**STATED GOAL:**
Return the data exactly, with all pictures removed.

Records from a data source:
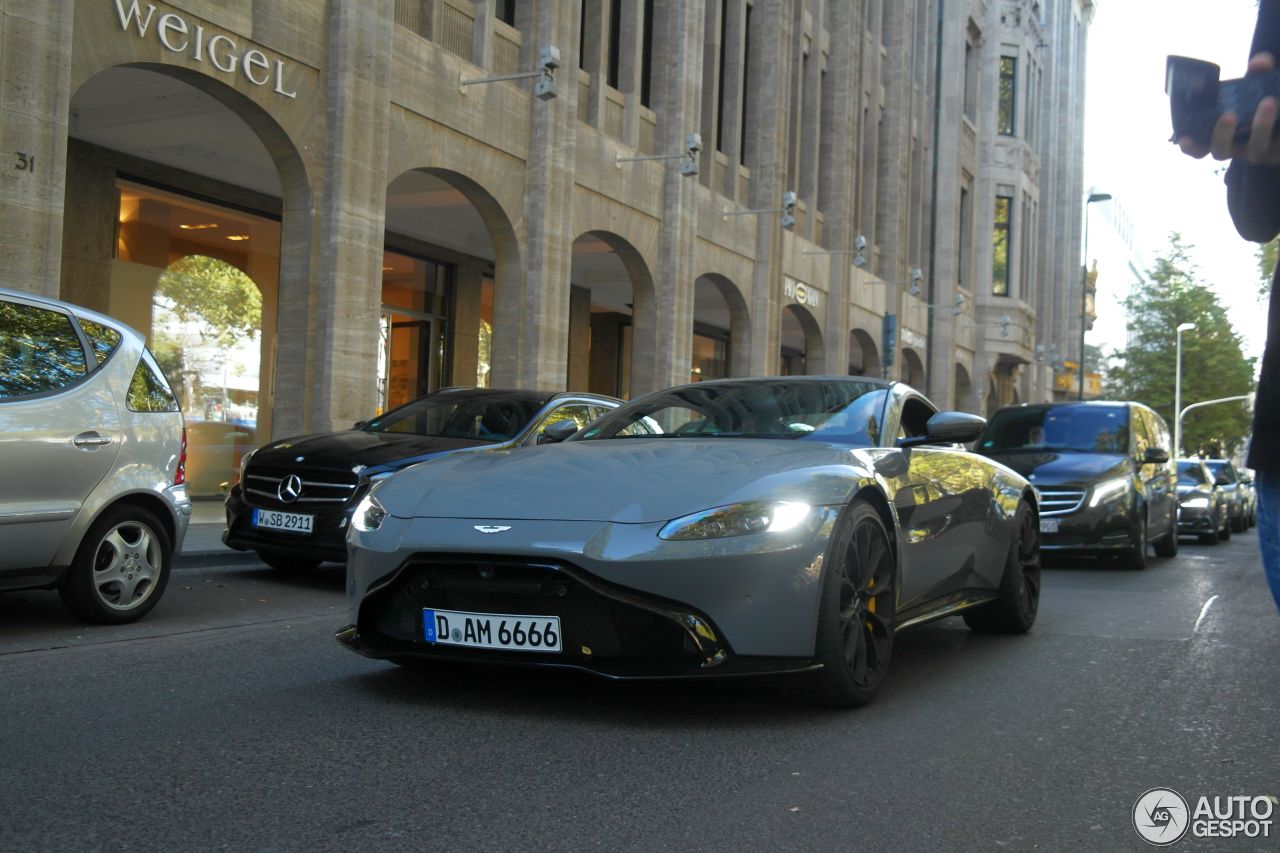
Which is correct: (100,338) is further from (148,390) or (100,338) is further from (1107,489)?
(1107,489)

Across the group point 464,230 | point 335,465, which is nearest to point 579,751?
point 335,465

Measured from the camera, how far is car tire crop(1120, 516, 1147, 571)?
1305 centimetres

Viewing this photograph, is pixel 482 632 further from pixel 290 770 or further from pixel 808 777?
pixel 808 777

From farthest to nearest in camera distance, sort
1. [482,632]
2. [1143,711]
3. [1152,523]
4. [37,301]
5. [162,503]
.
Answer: [1152,523], [162,503], [37,301], [1143,711], [482,632]

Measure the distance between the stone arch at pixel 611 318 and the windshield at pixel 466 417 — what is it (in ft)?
34.4

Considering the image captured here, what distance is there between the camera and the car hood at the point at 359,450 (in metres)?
8.85

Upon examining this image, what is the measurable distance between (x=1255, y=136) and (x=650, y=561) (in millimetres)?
2580

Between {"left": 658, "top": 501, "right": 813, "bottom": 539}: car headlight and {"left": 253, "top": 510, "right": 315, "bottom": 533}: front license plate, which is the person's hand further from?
{"left": 253, "top": 510, "right": 315, "bottom": 533}: front license plate

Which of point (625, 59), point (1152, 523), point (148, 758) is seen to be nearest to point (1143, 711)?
point (148, 758)

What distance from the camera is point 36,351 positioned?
630 centimetres

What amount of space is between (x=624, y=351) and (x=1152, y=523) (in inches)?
753

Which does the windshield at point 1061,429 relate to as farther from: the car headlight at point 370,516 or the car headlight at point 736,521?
the car headlight at point 370,516

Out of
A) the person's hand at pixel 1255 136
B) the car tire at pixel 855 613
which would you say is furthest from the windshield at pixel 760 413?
the person's hand at pixel 1255 136

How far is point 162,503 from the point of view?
6.91 metres
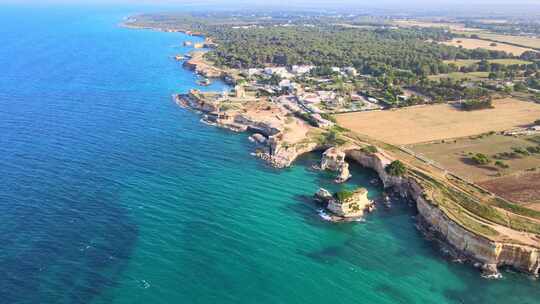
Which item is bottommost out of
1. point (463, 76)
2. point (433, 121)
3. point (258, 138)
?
point (258, 138)

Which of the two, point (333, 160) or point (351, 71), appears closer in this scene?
point (333, 160)

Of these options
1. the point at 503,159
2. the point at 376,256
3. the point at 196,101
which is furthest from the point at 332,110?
the point at 376,256

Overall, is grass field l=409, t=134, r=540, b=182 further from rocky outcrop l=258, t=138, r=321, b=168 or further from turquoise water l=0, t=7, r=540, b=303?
rocky outcrop l=258, t=138, r=321, b=168

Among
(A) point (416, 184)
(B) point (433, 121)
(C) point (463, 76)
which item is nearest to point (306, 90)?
(B) point (433, 121)

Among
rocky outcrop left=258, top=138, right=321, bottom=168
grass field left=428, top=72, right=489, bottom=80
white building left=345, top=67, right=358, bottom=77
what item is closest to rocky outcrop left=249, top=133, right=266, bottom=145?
rocky outcrop left=258, top=138, right=321, bottom=168

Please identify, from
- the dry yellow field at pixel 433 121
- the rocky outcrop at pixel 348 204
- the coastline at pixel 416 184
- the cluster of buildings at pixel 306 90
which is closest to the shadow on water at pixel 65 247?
the rocky outcrop at pixel 348 204

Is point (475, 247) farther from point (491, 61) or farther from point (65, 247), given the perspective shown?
point (491, 61)
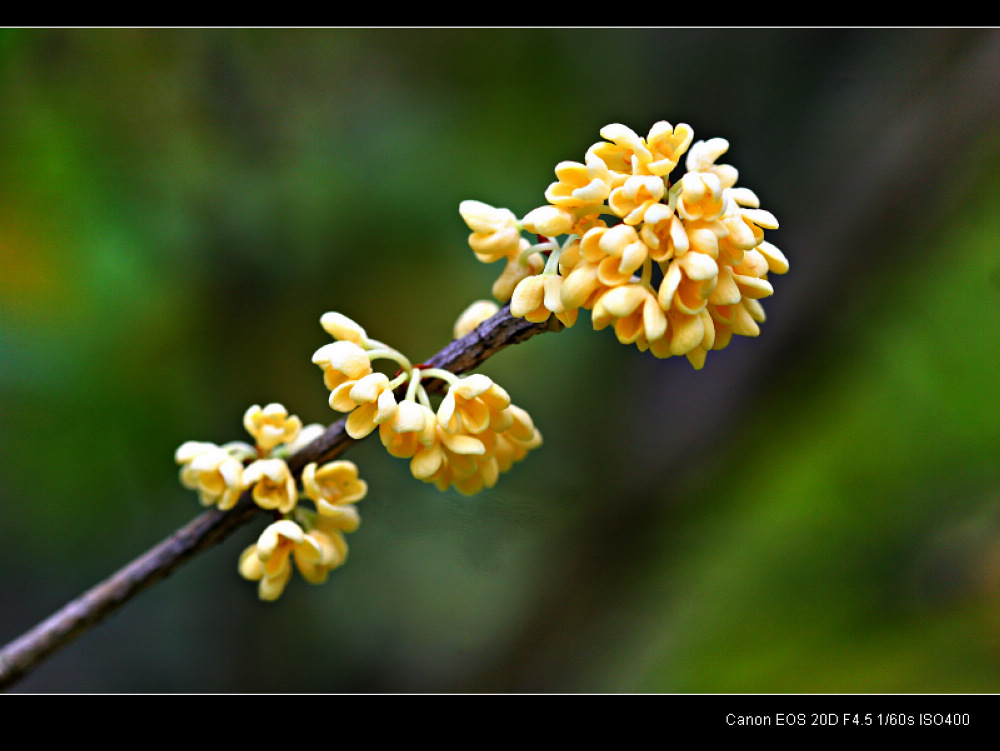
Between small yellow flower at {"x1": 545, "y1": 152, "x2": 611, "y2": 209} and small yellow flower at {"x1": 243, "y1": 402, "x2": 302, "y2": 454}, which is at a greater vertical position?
small yellow flower at {"x1": 545, "y1": 152, "x2": 611, "y2": 209}

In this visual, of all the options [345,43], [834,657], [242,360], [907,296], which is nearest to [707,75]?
[907,296]

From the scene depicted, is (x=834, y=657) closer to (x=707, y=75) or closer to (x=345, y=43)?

**ANSWER BELOW:**
Which is correct: (100,338) is further from (148,390) or (100,338) is further from (1107,489)?
(1107,489)

Across the group point 464,230 | point 335,465, which is nearest to point 579,751?
point 335,465

Measured from the camera, how far is car tire crop(1120, 516, 1147, 571)?
1305 centimetres

Viewing this photograph, is pixel 482 632 further from pixel 290 770 or further from pixel 808 777?
pixel 808 777

From farthest to nearest in camera distance, sort
1. [482,632]
2. [1143,711]
3. [1152,523]
4. [37,301]
5. [162,503]
.
Answer: [1152,523], [162,503], [37,301], [1143,711], [482,632]

Measure the distance between the stone arch at pixel 611 318 and the windshield at pixel 466 417 — what is it (in ft)?
34.4

Considering the image captured here, what distance is there between the camera and the car hood at the point at 359,450 (in metres)?
8.85

Upon examining this image, what is the measurable distance between (x=1255, y=136) and (x=650, y=561) (in millimetres)?
2580

Between {"left": 658, "top": 501, "right": 813, "bottom": 539}: car headlight and {"left": 253, "top": 510, "right": 315, "bottom": 533}: front license plate, which is the person's hand further from?
{"left": 253, "top": 510, "right": 315, "bottom": 533}: front license plate

Which of point (625, 59), point (1152, 523), point (148, 758) is seen to be nearest to point (1143, 711)?
point (148, 758)

What distance from the camera is point 36,351 positioned?
630 centimetres

What amount of space is between (x=624, y=351) and (x=1152, y=523) (in inches)?
753

Which does the windshield at point 1061,429 relate to as farther from: the car headlight at point 370,516 or the car headlight at point 736,521?
the car headlight at point 370,516

Out of
A) the person's hand at pixel 1255 136
B) the car tire at pixel 855 613
which would you say is furthest from the windshield at pixel 760 413?
the person's hand at pixel 1255 136

How far is point 162,503 from the point of view?
6.91 metres
Which item is bottommost out of
1. point (463, 76)
2. point (433, 121)
3. point (258, 138)
?
point (258, 138)

Which of the two, point (333, 160) or point (351, 71), appears closer in this scene?
point (333, 160)

Of these options
1. the point at 503,159
2. the point at 376,256
3. the point at 196,101
which is furthest from the point at 332,110?
the point at 376,256

Overall, is grass field l=409, t=134, r=540, b=182 further from rocky outcrop l=258, t=138, r=321, b=168 or further from turquoise water l=0, t=7, r=540, b=303?
rocky outcrop l=258, t=138, r=321, b=168

Among
(A) point (416, 184)
(B) point (433, 121)
(C) point (463, 76)
which item is nearest to point (306, 90)?
(B) point (433, 121)

Among
rocky outcrop left=258, top=138, right=321, bottom=168
grass field left=428, top=72, right=489, bottom=80
white building left=345, top=67, right=358, bottom=77
what item is closest to rocky outcrop left=249, top=133, right=266, bottom=145?
rocky outcrop left=258, top=138, right=321, bottom=168

Please identify, from
- the dry yellow field at pixel 433 121
- the rocky outcrop at pixel 348 204
- the coastline at pixel 416 184
- the cluster of buildings at pixel 306 90
which is closest to the shadow on water at pixel 65 247?
the rocky outcrop at pixel 348 204

Is point (475, 247) farther from point (491, 61) or farther from point (65, 247), given the perspective shown?
point (491, 61)
Between small yellow flower at {"x1": 545, "y1": 152, "x2": 611, "y2": 209} and small yellow flower at {"x1": 243, "y1": 402, "x2": 302, "y2": 454}, which is at a greater vertical position?
small yellow flower at {"x1": 545, "y1": 152, "x2": 611, "y2": 209}

In this visual, of all the options [345,43], [834,657], [242,360], [907,296], which is nearest to [707,75]?
[907,296]

From the scene depicted, is (x=834, y=657) closer to (x=707, y=75) or closer to (x=345, y=43)?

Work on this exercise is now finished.